If we accept 12,000 as the passenger load for the year, that will bring the museum almost $192,000 in ticket revenue. Along with the ticket sales the museum is aggressively promoting its engine rental program. There are over 100 opportunities for the want-to-be engineer to put his or her hand on the throttle of one of our locomotives, possible revenue, $42,000. Throw in the gift shop sales, concession sales, special trains and charters, and that brings in another $100,000. So the crystal ball says the railroad should gross about $334,600 from operations. For starters most of this money will be reinvested in the railroad. That money will then flow into the community in the form of wages, supplies, and services purchased here in Ely.

Let's go back to the 12,000 passengers. What we have found in the past is that about twice our ridership come as visitors. These are people who come and visit the property and for some reason don't ride the train. Add the visitors into the ridership and our total for this year could be over 36,000 people who have come to Ely because of the Nevada Northern.

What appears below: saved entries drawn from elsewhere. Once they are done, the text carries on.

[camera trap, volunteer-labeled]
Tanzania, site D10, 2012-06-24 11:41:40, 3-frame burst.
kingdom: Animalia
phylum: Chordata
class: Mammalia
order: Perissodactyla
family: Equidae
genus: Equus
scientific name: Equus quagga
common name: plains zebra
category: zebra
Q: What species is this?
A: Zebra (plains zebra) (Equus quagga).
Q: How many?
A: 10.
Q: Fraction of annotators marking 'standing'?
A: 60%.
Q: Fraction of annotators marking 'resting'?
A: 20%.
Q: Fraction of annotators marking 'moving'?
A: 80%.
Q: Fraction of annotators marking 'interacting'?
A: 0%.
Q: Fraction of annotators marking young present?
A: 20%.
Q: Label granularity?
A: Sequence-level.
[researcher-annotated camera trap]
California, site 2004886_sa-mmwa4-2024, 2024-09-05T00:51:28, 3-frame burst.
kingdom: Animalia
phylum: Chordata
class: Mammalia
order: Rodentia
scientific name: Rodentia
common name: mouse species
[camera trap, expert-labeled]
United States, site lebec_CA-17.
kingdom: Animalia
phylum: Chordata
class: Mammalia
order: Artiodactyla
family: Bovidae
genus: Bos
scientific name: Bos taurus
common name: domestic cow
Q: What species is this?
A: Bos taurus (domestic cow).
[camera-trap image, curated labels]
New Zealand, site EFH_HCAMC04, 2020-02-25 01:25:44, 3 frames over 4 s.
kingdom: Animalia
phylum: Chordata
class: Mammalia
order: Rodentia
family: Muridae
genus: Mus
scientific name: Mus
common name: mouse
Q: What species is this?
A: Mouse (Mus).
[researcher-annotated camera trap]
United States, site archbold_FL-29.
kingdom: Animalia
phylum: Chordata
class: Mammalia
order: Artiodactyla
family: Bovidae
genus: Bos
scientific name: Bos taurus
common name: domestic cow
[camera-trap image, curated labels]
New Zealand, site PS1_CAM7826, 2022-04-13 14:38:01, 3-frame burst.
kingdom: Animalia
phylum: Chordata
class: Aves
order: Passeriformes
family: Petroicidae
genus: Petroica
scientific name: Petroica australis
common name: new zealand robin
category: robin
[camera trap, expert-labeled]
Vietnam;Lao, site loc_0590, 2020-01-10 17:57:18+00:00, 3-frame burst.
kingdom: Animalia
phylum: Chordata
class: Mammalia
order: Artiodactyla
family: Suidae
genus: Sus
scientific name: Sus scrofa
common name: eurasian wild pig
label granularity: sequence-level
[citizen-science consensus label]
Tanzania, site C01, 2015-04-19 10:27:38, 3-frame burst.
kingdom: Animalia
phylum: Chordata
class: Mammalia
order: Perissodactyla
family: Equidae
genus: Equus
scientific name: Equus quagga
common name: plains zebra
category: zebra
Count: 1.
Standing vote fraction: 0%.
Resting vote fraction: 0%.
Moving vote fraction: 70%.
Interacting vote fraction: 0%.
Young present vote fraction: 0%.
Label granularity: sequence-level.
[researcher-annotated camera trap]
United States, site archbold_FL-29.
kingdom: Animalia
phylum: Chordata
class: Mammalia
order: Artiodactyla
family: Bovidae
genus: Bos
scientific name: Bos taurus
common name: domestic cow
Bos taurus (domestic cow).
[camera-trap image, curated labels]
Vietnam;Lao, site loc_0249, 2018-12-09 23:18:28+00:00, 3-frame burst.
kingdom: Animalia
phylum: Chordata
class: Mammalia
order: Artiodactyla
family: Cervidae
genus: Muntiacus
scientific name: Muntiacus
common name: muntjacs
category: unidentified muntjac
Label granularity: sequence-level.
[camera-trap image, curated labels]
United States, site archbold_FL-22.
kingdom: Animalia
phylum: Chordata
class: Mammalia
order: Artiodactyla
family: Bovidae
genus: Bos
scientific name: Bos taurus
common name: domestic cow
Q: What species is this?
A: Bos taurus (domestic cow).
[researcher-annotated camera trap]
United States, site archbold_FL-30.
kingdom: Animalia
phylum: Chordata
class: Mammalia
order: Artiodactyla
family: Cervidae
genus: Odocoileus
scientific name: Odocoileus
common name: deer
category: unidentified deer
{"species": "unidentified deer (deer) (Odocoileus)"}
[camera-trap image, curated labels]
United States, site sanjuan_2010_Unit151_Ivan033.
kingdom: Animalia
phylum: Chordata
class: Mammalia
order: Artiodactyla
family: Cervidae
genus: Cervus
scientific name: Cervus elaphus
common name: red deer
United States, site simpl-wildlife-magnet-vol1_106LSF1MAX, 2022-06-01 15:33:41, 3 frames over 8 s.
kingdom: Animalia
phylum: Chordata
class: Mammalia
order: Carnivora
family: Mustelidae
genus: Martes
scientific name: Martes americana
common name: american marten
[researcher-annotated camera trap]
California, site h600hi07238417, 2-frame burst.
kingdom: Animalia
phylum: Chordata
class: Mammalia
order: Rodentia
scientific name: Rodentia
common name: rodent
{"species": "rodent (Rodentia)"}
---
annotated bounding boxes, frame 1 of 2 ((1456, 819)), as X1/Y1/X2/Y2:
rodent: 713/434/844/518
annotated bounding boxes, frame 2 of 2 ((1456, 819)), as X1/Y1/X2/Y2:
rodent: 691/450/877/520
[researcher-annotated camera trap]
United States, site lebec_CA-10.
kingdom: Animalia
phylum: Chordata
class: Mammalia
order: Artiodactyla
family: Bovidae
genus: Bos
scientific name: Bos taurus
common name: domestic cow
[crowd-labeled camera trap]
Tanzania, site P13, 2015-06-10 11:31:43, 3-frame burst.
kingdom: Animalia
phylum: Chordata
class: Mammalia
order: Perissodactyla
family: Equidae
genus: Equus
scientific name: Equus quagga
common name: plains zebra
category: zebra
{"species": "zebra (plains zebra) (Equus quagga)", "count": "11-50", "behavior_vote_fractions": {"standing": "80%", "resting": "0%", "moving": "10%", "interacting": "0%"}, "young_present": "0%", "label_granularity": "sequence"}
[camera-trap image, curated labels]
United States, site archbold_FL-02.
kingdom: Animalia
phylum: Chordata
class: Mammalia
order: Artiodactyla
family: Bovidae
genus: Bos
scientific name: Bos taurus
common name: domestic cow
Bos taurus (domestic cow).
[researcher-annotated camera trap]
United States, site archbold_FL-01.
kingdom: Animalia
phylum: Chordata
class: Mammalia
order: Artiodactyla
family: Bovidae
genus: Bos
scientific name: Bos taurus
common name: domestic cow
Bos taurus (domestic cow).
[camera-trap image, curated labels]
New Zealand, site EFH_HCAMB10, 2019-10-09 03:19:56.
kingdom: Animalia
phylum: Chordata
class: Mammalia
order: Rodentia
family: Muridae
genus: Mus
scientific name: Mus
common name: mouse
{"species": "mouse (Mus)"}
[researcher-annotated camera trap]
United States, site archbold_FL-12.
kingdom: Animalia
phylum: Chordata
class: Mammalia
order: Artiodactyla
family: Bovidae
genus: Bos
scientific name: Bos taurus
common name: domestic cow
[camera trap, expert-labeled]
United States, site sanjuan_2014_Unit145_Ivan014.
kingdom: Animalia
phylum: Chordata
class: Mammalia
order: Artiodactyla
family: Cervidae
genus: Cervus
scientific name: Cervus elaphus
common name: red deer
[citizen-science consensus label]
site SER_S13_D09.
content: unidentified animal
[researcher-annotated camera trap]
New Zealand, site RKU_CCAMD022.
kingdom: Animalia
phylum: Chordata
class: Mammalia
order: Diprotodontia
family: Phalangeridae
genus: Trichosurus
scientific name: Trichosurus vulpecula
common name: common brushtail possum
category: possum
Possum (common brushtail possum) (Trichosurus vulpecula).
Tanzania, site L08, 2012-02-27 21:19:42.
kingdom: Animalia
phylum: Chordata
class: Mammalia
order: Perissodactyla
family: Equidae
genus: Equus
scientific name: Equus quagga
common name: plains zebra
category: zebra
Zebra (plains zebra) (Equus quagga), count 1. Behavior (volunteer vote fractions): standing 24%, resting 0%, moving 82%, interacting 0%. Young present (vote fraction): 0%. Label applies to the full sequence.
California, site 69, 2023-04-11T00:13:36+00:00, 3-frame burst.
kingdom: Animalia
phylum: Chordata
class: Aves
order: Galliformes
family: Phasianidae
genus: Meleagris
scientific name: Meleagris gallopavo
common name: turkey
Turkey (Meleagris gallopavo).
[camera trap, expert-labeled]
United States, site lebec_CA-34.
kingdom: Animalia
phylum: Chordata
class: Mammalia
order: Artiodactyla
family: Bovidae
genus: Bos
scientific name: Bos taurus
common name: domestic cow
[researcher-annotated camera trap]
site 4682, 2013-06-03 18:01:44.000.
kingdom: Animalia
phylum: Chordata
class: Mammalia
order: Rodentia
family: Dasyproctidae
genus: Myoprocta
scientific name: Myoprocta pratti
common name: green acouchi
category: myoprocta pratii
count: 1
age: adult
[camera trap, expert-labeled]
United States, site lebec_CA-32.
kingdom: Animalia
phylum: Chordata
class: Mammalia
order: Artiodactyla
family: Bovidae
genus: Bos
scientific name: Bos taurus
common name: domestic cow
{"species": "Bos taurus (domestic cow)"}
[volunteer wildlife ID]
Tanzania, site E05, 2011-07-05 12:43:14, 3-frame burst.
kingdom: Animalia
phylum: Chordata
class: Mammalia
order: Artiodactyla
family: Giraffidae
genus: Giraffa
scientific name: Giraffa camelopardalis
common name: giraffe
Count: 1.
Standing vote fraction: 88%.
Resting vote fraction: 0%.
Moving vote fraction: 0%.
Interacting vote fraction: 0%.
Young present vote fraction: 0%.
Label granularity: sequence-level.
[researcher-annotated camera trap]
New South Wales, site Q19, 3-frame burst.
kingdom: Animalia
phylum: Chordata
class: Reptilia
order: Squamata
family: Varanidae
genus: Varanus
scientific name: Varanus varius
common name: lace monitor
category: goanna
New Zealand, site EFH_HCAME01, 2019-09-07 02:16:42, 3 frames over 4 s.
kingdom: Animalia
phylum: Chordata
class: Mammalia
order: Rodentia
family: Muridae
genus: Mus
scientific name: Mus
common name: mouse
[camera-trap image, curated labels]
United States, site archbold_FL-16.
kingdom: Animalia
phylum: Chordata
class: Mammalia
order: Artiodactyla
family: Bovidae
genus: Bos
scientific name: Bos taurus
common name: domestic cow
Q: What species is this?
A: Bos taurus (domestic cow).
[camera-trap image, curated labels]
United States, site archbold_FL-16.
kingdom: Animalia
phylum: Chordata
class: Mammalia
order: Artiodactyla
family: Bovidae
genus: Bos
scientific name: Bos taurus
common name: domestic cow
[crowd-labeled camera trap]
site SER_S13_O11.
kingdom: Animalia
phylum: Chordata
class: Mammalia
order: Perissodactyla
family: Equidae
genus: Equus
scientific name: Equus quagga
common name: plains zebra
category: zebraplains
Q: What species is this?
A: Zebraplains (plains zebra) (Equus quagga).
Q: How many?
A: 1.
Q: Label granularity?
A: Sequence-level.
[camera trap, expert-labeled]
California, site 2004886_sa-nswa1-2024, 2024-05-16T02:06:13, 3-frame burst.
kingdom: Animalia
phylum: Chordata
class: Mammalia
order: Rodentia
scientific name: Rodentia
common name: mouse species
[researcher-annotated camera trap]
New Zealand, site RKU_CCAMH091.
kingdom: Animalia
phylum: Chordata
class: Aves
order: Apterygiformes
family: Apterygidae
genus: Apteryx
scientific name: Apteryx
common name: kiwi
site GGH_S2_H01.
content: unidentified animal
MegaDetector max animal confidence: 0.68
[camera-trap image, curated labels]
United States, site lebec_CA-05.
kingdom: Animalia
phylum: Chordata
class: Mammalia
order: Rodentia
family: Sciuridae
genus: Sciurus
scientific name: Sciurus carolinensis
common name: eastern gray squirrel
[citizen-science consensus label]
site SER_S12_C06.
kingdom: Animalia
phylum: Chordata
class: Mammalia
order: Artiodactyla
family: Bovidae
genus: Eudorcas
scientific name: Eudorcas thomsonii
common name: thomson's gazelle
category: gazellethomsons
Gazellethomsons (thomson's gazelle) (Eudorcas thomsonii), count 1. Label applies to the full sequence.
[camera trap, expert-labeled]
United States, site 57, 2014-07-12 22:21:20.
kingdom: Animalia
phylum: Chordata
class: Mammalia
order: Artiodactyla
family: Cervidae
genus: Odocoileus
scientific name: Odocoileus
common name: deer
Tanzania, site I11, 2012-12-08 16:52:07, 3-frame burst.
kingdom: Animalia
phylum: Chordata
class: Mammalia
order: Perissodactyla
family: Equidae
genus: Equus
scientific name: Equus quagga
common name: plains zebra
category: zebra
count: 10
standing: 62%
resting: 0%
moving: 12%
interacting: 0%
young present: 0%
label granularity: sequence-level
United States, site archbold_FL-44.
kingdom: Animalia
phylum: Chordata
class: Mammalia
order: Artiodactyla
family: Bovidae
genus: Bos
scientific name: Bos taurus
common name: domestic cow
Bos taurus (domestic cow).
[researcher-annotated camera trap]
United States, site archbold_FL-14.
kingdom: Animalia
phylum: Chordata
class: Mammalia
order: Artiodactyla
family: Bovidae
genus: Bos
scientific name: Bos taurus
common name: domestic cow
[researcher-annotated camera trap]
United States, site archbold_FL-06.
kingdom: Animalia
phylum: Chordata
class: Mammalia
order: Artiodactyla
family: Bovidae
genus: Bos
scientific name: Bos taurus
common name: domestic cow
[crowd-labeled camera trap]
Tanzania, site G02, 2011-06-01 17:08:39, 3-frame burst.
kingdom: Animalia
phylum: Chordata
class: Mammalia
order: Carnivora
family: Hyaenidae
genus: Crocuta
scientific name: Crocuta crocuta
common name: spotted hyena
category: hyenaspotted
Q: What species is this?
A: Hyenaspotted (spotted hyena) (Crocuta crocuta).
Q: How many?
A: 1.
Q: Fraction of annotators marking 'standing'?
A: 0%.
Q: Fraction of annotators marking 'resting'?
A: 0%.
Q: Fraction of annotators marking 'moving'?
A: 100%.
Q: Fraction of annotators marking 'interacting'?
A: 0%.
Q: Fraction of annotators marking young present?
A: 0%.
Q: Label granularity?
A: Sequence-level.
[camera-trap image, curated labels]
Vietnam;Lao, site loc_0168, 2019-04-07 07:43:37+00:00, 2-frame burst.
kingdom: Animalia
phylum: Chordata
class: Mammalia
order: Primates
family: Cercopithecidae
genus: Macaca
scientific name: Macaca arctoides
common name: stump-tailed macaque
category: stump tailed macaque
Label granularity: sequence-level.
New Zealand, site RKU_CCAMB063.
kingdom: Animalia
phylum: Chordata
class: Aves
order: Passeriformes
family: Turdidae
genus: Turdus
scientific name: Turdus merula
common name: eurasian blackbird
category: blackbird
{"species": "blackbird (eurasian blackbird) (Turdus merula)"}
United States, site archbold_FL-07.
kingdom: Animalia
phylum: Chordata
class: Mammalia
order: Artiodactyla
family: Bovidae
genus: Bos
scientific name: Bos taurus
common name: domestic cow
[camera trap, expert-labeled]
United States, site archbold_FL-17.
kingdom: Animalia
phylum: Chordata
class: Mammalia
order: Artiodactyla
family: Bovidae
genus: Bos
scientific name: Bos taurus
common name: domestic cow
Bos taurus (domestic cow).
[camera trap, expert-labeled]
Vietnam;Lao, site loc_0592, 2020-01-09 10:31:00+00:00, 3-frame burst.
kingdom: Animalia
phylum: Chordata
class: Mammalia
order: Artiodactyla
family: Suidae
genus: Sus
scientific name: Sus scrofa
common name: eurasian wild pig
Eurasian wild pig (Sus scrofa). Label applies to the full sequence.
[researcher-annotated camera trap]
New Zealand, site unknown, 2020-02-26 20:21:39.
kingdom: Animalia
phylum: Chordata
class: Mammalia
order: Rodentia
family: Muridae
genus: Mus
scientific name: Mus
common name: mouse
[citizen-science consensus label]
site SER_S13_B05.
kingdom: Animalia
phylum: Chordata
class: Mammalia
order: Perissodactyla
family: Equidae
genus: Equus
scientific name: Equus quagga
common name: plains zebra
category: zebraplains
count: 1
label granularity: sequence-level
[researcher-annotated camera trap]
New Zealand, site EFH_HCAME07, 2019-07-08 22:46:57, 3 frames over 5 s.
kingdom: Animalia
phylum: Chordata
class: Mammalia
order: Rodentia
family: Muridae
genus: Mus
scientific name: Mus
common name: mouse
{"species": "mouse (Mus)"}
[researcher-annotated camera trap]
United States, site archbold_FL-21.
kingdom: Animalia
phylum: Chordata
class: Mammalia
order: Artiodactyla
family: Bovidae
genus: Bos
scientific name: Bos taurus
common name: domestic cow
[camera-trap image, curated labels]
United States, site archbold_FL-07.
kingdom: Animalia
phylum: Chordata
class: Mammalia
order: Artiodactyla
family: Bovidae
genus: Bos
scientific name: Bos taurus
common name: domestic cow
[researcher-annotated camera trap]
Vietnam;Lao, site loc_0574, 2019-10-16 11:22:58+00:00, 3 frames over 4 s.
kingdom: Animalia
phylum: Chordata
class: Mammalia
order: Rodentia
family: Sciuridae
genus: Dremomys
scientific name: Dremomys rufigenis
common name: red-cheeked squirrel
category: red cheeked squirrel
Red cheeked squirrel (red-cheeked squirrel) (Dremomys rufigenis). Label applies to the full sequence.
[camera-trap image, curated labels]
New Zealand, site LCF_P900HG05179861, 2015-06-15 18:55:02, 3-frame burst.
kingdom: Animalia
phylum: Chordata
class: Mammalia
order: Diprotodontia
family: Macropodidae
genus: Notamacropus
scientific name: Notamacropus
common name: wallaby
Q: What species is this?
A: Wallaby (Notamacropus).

36,000, now that's a lot of people that have an economic impact in the community. Let's try to figure out how much money these folks leave being in Ely. Because of the distance to get to Ely most if not all of the visitors will purchase food in either the form of a meal or snacks. In fact some visitors will purchase three meals during their stay here. To start let's estimate that railroad visitorship generates 2.5 meals times 36,000 visitors, this equals 90,000 food purchases. Some of these people will purchase food at a fast food restaurant, some will have an elaborate meal, and others will just buy a bag of chips and a soda. Looking into the crystal ball let's assume $6 per food purchase. So the 90,000 food purchases times $6 equals $540,000, not too shabby.

Then there is the discretionary purchase, which is a fancy name for gifts and souvenirs. We have 36,000 visitors; some will purchase nothing others will go overboard. How about we estimate $10 per visitor, this equals $360,000, not bad from gewgaws.

Of course we are in Nevada that means gaming. Let's face it; some of our visitors will try the slots or table games. For sake of argument let's say that half of our visitors drop $20 gaming that would equal $360,000 left behind.

The next category is fuel. Most of our visitors come in groups. So take the 36,000 visitors divide it by an average of 2.7 people and that equals 13,333 visitor groups. Most of these visitor groups will fill up with fuel when they hit Ely or before they leave. Being typical American's they are driving huge SUV's with huge fuel tanks. So if every visitor group fills up at least once and spends an average of $36 in fuel that brings another $480,000 into the community.

The last group we will take a look at is lodging. This has turned into a partnership between the community and the railroad. For every dollar spent in lodging the railroad receives two cents. So it is in the railroad's best interest to fill motel rooms in town. Going back to our 13,333 visitor groups let's estimate that two-thirds of the groups will spend the night in Ely. Let's estimate the average price of a room at $42. Take the $42 multiple it by 8,000 visitor groups and you get $336,000, again a nice chunk of change.

We add everything up and by the end of the season visitors to the Nevada Northern should have let about $2,410,601.15 behind in White Pine County. Not to bad for a little railroad in east central Nevada. To make this number become larger encourage our visitors to ride the train when they're in town.